Perceptions of No Progress
Relapse may cause the client to feel as though no progress has been made at all. There may be thoughts of going back to square one or starting over. These bleak views are damaging to motivation and may limit the required work to move forward again. Setbacks do not lend themselves well to the steady, positive, often easy progress expected by the perfectionist. Rather than merely giving up, the perfectionist plugs away in self-contempt, disappointed that the unrealistic goals have slipped away once again.
Setting Reasonable Expectations
Treatment progress is so rarely linear or steady. There are days where symptoms are well-managed, and the client believes the addiction may never return.
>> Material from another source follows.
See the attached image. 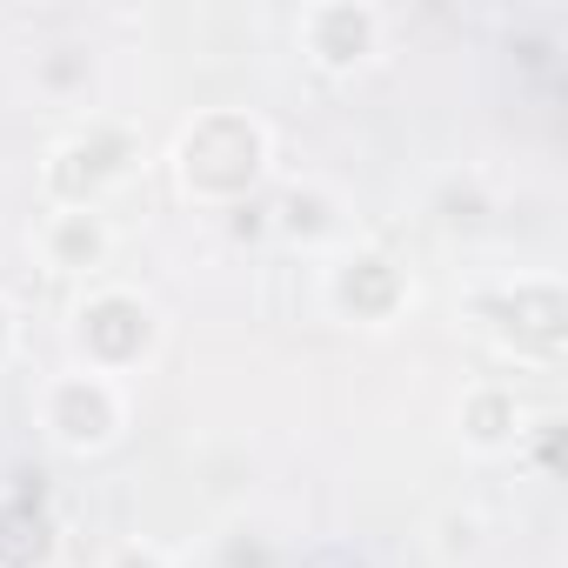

This joy and hope for the future is frequently followed by a downturn in mood or another panic attack, convincing the perfectionist that this suffering will never end. More progress can be made if expectations are both more reasonably set and frequently adjusted. Use setbacks as inspiration to grow rather than using disappointments as permission to beat yourself up. Progress, not perfection, becomes a goal that can be achieved and enjoyed.
Recovery is a journey. Enjoy the ride!